Let market forces work their magic on China's trust industry
When it comes to financial reform on the mainland, watch what the authorities do, not what they say. It has been official policy to rein in China's shadow financial system, and more recently, to give market forces "a decisive role in the economy". But the way the shadowy trust-products sector is being handled tells a different story. Last month, an unidentified white knight appeared to repay wealthy investors their principal in Credit Equals Gold No 1 Trust, a rescue exercise that required 3 billion yuan (HK$3.8 billion). Given the astronomical sum involved, one can only assume the rescue involved one or more large state or state-backed financial institutions. Meanwhile, despite its auspicious name, a high-yield trust product called Songhua River No 77 Shanxi Opulent Blessing Project has gone into a technical default after missing a US$126 million interest payment. Negotiations are now under way with investors, so the outcome is not yet clear.

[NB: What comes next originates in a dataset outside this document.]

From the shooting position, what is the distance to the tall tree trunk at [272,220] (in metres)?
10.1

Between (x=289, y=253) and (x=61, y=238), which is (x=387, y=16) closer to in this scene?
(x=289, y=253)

Trust products are attractive because they offer high interest, well above the maximum 3.3 per cent for one-year deposits at the state banks. And not all trusts are poorly financed. But analysts believe there are more weak ones out there that could face default, especially if the credit environment turns nasty. Investors' confidence has already been shaken because of the slowdown in China's economic growth as well as the plunging capital markets in many developing countries. The 10.9 trillion yuan trust industry in the shadow financial sector is seen as a weak link in the event of a mainland crisis. As a result, some investors and analysts have argued bailouts like the one for Credit Equals Gold, while not ideal, are necessary to avoid a Chinese "Lehman moment".
To be sure, confidence in high-yield trust products can be undermined by defaults, leading to trouble for companies that rely on such bonds because they can not get loans from traditional banks. All these could snowball into a bigger problem for the financial markets. But given China's closed and tightly controlled system, a general credit seizure like the Lehman implosion in the US in 2008 is unlikely.
There will be short-term pain, but more trusts that cannot repay investors must be allowed to default. Investors ought to be taught a lesson by sustaining losses and not expect a bailout. Only then can credit risk be properly priced by letting market forces do their work.